À propos de cette édition
Résumé/Sommaire
Hans Reichet reçoit un jour à sa boutique un officier retraité, Alphonse Pénaud, qui lui demande de fabriquer le tissu des ailes de l’engin qui doit lui permettre de voler. Au jour prévu pour l’essai, Hans remplace Pénaud, absent. Il s’élance de la tour Eiffel et s’écrase au sol. Quelques décennies plus tard, le professeur Chainey, alias Hans Reichet, propose le vol à des villageois.
Commentaires
Voilà une nouvelle pour le moins étrange qui ne tient pas ses promesses de départ. « La Chasse » fait penser aux petites nouvelles insolites de Gene Wolfe à l’époque de Galaxie. Que Michel Lamontagne utilise une stratégie littéraire visant à déjouer les attentes du lecteur, c’est son droit. Mais son récit manque de cohérence interne et il souffre d’une trop grande dose d’arbitraire.
Les personnages sont concernés au premier chef par ce problème. Ils agissent aléatoirement et manquent de crédibilité. Les motivations de Hans apparaissent floues, voire contradictoires. Comment croire à la fin qu’il soit guidé par la cupidité ? Comment imaginer un pauvre village de pêcheurs dont les maisons contiendraient de l’argent et des bijoux ? La logique interne du récit ne tient absolument pas.

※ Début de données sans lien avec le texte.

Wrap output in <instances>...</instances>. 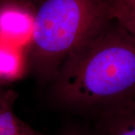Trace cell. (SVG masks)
<instances>
[{"label":"cell","mask_w":135,"mask_h":135,"mask_svg":"<svg viewBox=\"0 0 135 135\" xmlns=\"http://www.w3.org/2000/svg\"><path fill=\"white\" fill-rule=\"evenodd\" d=\"M66 106L95 109L135 95V37L114 19L86 38L64 62L53 80Z\"/></svg>","instance_id":"6da1fadb"},{"label":"cell","mask_w":135,"mask_h":135,"mask_svg":"<svg viewBox=\"0 0 135 135\" xmlns=\"http://www.w3.org/2000/svg\"><path fill=\"white\" fill-rule=\"evenodd\" d=\"M32 27L25 47L29 69L53 81L73 51L110 20L104 0H29Z\"/></svg>","instance_id":"7a4b0ae2"},{"label":"cell","mask_w":135,"mask_h":135,"mask_svg":"<svg viewBox=\"0 0 135 135\" xmlns=\"http://www.w3.org/2000/svg\"><path fill=\"white\" fill-rule=\"evenodd\" d=\"M32 17L29 2L0 0V41L25 47L31 37Z\"/></svg>","instance_id":"3957f363"},{"label":"cell","mask_w":135,"mask_h":135,"mask_svg":"<svg viewBox=\"0 0 135 135\" xmlns=\"http://www.w3.org/2000/svg\"><path fill=\"white\" fill-rule=\"evenodd\" d=\"M97 112L99 135H135V95Z\"/></svg>","instance_id":"277c9868"},{"label":"cell","mask_w":135,"mask_h":135,"mask_svg":"<svg viewBox=\"0 0 135 135\" xmlns=\"http://www.w3.org/2000/svg\"><path fill=\"white\" fill-rule=\"evenodd\" d=\"M29 70V60L24 47L0 41V81L19 80Z\"/></svg>","instance_id":"5b68a950"},{"label":"cell","mask_w":135,"mask_h":135,"mask_svg":"<svg viewBox=\"0 0 135 135\" xmlns=\"http://www.w3.org/2000/svg\"><path fill=\"white\" fill-rule=\"evenodd\" d=\"M16 98L11 91L0 94V135H43L15 114Z\"/></svg>","instance_id":"8992f818"},{"label":"cell","mask_w":135,"mask_h":135,"mask_svg":"<svg viewBox=\"0 0 135 135\" xmlns=\"http://www.w3.org/2000/svg\"><path fill=\"white\" fill-rule=\"evenodd\" d=\"M111 19L135 37V0H104Z\"/></svg>","instance_id":"52a82bcc"},{"label":"cell","mask_w":135,"mask_h":135,"mask_svg":"<svg viewBox=\"0 0 135 135\" xmlns=\"http://www.w3.org/2000/svg\"><path fill=\"white\" fill-rule=\"evenodd\" d=\"M68 135H83V134H77V133H72V134H69Z\"/></svg>","instance_id":"ba28073f"},{"label":"cell","mask_w":135,"mask_h":135,"mask_svg":"<svg viewBox=\"0 0 135 135\" xmlns=\"http://www.w3.org/2000/svg\"><path fill=\"white\" fill-rule=\"evenodd\" d=\"M17 1H23V2H29V0H17Z\"/></svg>","instance_id":"9c48e42d"},{"label":"cell","mask_w":135,"mask_h":135,"mask_svg":"<svg viewBox=\"0 0 135 135\" xmlns=\"http://www.w3.org/2000/svg\"><path fill=\"white\" fill-rule=\"evenodd\" d=\"M1 93H2V92H0V94H1Z\"/></svg>","instance_id":"30bf717a"}]
</instances>
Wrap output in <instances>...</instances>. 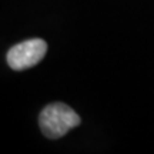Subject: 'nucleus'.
<instances>
[{"label":"nucleus","instance_id":"obj_1","mask_svg":"<svg viewBox=\"0 0 154 154\" xmlns=\"http://www.w3.org/2000/svg\"><path fill=\"white\" fill-rule=\"evenodd\" d=\"M38 124L46 137L56 140L79 126L80 117L72 107L64 103H51L42 110Z\"/></svg>","mask_w":154,"mask_h":154},{"label":"nucleus","instance_id":"obj_2","mask_svg":"<svg viewBox=\"0 0 154 154\" xmlns=\"http://www.w3.org/2000/svg\"><path fill=\"white\" fill-rule=\"evenodd\" d=\"M47 51V43L42 38H32L13 46L7 53L9 66L16 70H26L43 60Z\"/></svg>","mask_w":154,"mask_h":154}]
</instances>
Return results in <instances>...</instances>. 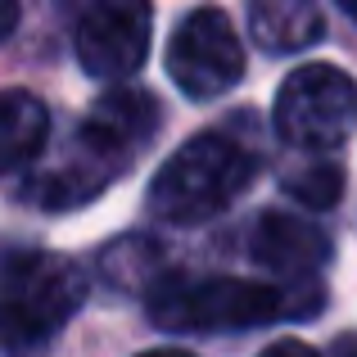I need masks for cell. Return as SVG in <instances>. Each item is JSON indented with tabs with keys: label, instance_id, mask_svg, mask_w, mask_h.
<instances>
[{
	"label": "cell",
	"instance_id": "obj_5",
	"mask_svg": "<svg viewBox=\"0 0 357 357\" xmlns=\"http://www.w3.org/2000/svg\"><path fill=\"white\" fill-rule=\"evenodd\" d=\"M271 122L289 149L326 154L357 127V82L335 63H303L280 82Z\"/></svg>",
	"mask_w": 357,
	"mask_h": 357
},
{
	"label": "cell",
	"instance_id": "obj_6",
	"mask_svg": "<svg viewBox=\"0 0 357 357\" xmlns=\"http://www.w3.org/2000/svg\"><path fill=\"white\" fill-rule=\"evenodd\" d=\"M167 77L190 100H218L244 77V45L222 9L204 5L176 23L167 41Z\"/></svg>",
	"mask_w": 357,
	"mask_h": 357
},
{
	"label": "cell",
	"instance_id": "obj_9",
	"mask_svg": "<svg viewBox=\"0 0 357 357\" xmlns=\"http://www.w3.org/2000/svg\"><path fill=\"white\" fill-rule=\"evenodd\" d=\"M249 27L267 54H294L321 41L326 14L312 0H258L249 9Z\"/></svg>",
	"mask_w": 357,
	"mask_h": 357
},
{
	"label": "cell",
	"instance_id": "obj_2",
	"mask_svg": "<svg viewBox=\"0 0 357 357\" xmlns=\"http://www.w3.org/2000/svg\"><path fill=\"white\" fill-rule=\"evenodd\" d=\"M145 312L158 331L172 335H218V331H249V326L303 321L321 312V285H262L240 276H181L167 271L145 294Z\"/></svg>",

Lamontagne esquisse des concepts intéressants comme le vol et la chasse mais leur manque de définition et leur utilisation insatisfaisante les rendent virtuellement inopérants. Là où Alain Tanner avait réussi, dans Les Années-lumière, à ennoblir ces aspirations, à conférer à ces exigences une portée mystique et métaphysique, les motivations des personnages de Lamontagne débouchent sur des préoccupations sordides, bassement matérialistes. Le fond du texte dément les prémisses et nous laisse un goût amer dans la bouche, comme une déception.
Ne doit-on pas voir dans le cheminement de Hans une illustration de la société d’aujourd’hui qui a troqué ses valeurs morales pour des valeurs moins estimables ? C’est une déception amoureuse et l’espoir de reconquérir sa fiancée qui conduisent Hans à tenter l’essai du vol tandis que c’est peut-être en trompant les gens que Chainey sauve sa vie et semble repousser l’échéance de la mort.
Restent finalement les atmosphères que l’auteur sait rendre avec un talent certain. C’est peu quand on pense au profit qu’aurait pu tirer Lamontagne d’un projet aussi riche s’il n’avait pas succombé à la facilité et opté pour le cynisme. [RB]
- Source : L'ASFFQ 1987, Le Passeur, p. 106-107.